WHAT YOU HAVE TO DO – From the entries that follow, copy exactly the lines beginning at the line holding "category: unidentified bird" and continuing through the line holding "Oregon, site COA_22579-4-G, 2021-03-17".
[[ MATERIALS PROVIDED open ]]
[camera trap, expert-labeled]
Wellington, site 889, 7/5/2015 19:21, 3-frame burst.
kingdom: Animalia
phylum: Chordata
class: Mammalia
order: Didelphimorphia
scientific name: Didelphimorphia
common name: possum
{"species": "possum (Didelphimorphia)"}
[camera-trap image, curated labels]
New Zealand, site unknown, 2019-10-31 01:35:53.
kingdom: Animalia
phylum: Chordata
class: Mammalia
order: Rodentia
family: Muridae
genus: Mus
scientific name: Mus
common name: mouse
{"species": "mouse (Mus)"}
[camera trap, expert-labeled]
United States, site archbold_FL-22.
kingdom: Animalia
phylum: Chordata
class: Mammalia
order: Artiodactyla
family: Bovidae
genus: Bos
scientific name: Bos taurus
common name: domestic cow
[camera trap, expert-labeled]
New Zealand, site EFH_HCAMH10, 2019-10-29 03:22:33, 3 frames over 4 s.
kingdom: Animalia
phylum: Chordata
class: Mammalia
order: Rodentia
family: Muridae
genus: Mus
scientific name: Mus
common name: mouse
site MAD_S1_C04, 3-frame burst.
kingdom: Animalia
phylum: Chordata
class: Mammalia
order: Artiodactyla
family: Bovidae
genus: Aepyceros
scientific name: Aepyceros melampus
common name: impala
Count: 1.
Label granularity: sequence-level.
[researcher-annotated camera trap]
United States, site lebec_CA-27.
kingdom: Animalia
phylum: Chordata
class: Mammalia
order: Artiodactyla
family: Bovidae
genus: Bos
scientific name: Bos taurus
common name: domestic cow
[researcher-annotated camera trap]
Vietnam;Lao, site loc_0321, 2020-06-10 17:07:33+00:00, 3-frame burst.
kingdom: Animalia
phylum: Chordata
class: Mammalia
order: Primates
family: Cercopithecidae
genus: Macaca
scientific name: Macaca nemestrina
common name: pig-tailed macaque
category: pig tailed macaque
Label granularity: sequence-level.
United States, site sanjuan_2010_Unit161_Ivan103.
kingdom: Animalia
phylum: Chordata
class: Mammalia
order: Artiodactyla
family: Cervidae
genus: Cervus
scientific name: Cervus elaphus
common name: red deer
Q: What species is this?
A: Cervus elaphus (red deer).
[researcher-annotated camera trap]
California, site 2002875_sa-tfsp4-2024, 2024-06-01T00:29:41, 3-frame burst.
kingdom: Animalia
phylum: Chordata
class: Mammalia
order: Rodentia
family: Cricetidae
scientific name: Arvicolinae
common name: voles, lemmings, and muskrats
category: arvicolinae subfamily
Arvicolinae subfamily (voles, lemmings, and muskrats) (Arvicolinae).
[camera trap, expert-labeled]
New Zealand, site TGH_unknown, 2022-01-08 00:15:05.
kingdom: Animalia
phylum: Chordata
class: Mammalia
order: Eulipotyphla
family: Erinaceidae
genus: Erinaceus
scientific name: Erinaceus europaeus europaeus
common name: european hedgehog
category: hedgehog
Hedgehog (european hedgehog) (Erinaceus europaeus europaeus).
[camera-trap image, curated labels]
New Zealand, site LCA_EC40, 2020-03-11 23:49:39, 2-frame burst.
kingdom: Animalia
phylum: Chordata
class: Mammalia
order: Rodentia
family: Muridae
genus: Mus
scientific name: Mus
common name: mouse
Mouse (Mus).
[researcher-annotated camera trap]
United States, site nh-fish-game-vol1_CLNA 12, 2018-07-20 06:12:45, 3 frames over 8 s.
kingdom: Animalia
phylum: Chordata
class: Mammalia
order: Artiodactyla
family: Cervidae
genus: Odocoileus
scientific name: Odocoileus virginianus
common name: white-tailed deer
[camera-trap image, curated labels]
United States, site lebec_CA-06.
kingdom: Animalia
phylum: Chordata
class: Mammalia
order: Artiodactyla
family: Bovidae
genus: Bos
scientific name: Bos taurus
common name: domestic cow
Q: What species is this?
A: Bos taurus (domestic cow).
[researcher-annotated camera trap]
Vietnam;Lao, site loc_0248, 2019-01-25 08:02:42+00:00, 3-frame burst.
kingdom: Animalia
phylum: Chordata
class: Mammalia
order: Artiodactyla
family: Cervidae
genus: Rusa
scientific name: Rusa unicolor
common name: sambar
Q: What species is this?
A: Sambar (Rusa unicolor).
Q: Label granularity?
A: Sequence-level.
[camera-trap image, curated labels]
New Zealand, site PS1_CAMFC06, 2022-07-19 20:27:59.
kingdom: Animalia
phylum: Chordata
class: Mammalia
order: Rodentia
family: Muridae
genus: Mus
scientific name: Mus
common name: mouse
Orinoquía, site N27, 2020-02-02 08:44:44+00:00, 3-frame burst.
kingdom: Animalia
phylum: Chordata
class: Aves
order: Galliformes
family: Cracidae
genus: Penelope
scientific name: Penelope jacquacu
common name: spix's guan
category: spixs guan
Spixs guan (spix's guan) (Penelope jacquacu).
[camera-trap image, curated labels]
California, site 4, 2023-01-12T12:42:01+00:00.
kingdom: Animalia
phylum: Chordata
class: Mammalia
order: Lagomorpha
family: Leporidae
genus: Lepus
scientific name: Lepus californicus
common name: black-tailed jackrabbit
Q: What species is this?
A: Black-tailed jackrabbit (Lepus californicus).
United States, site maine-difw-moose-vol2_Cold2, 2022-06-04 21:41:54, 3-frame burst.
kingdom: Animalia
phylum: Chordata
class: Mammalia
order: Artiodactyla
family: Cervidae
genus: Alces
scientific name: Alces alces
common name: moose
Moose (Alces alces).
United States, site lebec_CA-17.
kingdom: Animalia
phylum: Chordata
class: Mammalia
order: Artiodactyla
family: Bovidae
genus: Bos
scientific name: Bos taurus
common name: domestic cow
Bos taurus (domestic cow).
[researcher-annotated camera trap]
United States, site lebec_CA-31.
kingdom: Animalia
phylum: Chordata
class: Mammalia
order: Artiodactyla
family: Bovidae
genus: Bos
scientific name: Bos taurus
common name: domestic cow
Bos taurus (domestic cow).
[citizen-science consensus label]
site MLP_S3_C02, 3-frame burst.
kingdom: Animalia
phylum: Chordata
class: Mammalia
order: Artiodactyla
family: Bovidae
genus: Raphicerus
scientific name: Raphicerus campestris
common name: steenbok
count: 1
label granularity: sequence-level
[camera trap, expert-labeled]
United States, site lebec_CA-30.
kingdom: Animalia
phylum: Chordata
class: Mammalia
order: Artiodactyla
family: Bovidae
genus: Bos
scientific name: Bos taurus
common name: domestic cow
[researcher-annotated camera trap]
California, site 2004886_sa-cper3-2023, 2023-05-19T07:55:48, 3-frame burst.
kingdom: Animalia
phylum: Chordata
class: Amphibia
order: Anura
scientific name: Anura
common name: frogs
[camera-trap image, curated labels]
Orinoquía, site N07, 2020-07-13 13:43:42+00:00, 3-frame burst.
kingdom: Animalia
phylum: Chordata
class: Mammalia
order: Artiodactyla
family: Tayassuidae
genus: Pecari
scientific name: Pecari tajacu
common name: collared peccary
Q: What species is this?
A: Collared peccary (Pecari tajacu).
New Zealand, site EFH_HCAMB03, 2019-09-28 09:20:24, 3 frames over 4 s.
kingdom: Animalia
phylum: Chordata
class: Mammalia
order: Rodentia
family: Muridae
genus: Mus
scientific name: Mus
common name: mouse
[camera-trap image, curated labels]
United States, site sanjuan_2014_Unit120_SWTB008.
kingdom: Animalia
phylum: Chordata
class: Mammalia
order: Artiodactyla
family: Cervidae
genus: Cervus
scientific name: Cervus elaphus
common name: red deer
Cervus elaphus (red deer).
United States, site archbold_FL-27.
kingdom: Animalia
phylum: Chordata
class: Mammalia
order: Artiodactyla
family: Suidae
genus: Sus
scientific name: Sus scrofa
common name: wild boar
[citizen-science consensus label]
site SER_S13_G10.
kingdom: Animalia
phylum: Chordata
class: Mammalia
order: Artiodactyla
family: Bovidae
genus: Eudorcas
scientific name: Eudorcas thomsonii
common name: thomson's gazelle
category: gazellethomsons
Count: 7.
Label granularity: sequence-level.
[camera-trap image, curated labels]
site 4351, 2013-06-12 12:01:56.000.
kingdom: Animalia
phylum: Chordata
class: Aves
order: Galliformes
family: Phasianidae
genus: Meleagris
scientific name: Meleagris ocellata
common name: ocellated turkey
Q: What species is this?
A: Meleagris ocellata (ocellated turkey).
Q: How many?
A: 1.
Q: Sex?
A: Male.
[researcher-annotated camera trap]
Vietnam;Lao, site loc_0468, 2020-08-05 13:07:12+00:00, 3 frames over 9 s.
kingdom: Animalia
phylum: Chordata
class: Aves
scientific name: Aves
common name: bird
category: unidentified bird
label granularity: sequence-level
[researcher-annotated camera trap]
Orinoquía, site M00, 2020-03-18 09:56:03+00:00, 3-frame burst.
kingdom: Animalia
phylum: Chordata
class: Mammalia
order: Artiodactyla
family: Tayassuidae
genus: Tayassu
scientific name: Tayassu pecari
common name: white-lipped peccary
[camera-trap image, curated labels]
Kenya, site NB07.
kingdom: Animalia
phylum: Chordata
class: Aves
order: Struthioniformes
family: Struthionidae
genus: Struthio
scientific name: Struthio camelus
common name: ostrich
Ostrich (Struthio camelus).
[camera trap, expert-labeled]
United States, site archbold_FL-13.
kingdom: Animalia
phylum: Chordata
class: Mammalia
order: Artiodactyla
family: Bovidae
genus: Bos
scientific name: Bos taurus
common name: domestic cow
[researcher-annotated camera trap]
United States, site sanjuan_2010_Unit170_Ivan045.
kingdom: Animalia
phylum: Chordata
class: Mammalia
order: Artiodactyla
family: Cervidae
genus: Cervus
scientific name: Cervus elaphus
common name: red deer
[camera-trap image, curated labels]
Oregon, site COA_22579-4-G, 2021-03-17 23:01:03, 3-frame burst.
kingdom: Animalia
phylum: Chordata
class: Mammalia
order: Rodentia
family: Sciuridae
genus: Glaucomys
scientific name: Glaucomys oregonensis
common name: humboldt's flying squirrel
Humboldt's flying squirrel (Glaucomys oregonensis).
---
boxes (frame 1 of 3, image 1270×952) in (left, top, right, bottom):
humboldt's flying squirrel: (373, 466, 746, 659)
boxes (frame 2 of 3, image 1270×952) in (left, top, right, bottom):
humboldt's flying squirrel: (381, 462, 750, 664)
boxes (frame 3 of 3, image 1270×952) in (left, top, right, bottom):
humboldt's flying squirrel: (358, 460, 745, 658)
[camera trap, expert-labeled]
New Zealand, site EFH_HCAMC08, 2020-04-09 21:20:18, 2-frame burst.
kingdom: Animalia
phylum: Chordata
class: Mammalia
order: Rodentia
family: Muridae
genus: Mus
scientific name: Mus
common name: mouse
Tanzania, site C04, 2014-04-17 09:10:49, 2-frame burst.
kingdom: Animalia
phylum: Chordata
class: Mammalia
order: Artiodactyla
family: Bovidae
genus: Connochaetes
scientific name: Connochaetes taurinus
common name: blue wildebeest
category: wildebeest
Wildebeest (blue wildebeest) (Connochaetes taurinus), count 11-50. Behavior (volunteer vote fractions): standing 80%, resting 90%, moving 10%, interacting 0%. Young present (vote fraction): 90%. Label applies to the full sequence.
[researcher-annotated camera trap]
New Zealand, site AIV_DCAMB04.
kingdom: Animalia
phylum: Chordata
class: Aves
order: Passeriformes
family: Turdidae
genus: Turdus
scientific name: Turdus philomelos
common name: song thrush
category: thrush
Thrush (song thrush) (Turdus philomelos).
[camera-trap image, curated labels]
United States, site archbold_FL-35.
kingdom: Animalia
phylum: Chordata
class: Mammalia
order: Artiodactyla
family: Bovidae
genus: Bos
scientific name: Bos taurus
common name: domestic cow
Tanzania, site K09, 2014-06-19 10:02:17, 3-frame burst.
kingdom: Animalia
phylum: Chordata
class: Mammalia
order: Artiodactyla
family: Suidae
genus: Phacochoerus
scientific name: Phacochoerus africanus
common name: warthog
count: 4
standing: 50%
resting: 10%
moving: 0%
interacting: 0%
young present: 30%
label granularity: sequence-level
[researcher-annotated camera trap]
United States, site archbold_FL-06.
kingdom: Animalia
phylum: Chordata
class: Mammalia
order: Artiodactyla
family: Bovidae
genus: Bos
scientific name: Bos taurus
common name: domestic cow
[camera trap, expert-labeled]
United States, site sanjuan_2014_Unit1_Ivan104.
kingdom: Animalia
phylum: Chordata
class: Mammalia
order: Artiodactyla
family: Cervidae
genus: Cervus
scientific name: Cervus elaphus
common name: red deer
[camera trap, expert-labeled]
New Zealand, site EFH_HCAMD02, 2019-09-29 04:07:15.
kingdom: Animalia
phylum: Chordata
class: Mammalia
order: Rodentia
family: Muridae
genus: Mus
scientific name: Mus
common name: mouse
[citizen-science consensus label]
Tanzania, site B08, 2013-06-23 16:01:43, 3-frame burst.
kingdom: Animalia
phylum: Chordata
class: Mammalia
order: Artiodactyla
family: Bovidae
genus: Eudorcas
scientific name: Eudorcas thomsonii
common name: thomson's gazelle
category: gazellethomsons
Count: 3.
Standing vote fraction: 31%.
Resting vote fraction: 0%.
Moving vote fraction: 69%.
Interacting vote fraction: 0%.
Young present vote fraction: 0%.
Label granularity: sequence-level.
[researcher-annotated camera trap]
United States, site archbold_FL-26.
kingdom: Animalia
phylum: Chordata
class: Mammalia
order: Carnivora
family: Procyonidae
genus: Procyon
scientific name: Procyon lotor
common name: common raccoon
[[ MATERIALS PROVIDED closed ]]
WORKED SOLUTION –
category: unidentified bird
label granularity: sequence-level
[researcher-annotated camera trap]
Orinoquía, site M00, 2020-03-18 09:56:03+00:00, 3-frame burst.
kingdom: Animalia
phylum: Chordata
class: Mammalia
order: Artiodactyla
family: Tayassuidae
genus: Tayassu
scientific name: Tayassu pecari
common name: white-lipped peccary
[camera-trap image, curated labels]
Kenya, site NB07.
kingdom: Animalia
phylum: Chordata
class: Aves
order: Struthioniformes
family: Struthionidae
genus: Struthio
scientific name: Struthio camelus
common name: ostrich
Ostrich (Struthio camelus).
[camera trap, expert-labeled]
United States, site archbold_FL-13.
kingdom: Animalia
phylum: Chordata
class: Mammalia
order: Artiodactyla
family: Bovidae
genus: Bos
scientific name: Bos taurus
common name: domestic cow
[researcher-annotated camera trap]
United States, site sanjuan_2010_Unit170_Ivan045.
kingdom: Animalia
phylum: Chordata
class: Mammalia
order: Artiodactyla
family: Cervidae
genus: Cervus
scientific name: Cervus elaphus
common name: red deer
[camera-trap image, curated labels]
Oregon, site COA_22579-4-G, 2021-03-17 23:01:03, 3-frame burst.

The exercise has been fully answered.